FIGURE 6.35: Feature value contributions for woman 326 in the cervical cancer dataset. With a prediction of 0.43, this woman’s cancer probability is 0.41 above the average prediction of 0.03. The feature value that increased the probability the most is the number of diagnosed STDs. The feature contributions sum up to the difference of actual and average prediction (0.41).

For the bike rental dataset we also train a Random Forest to predict the number of rented bikes for a day given the weather conditions and calendric information. The explanations created for the Random Forest prediction of one specific day:

Feature value contributions for instance 285. With a predicted 2329 rented bikes, this day is -2189 below the average prediction of 4517. The feature values that had the most negative effects were the weather situation, humidity and the time trend (years since 2011). The temperature on that day had a positive effect compared to the average prediction. The feature contributions sum up to the difference of actual and average prediction (-2189).

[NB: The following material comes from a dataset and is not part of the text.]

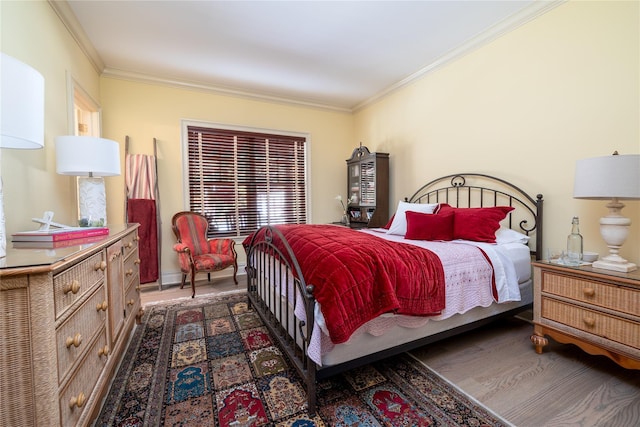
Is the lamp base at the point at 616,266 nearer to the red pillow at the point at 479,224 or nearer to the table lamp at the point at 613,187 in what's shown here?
the table lamp at the point at 613,187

FIGURE 6.36: Feature value contributions for instance 285. With a predicted 2329 rented bikes, this day is -2189 below the average prediction of 4517. The feature values that had the most negative effects were the weather situation, humidity and the time trend (years since 2011). The temperature on that day had a positive effect compared to the average prediction. The feature contributions sum up to the difference of actual and average prediction (-2189).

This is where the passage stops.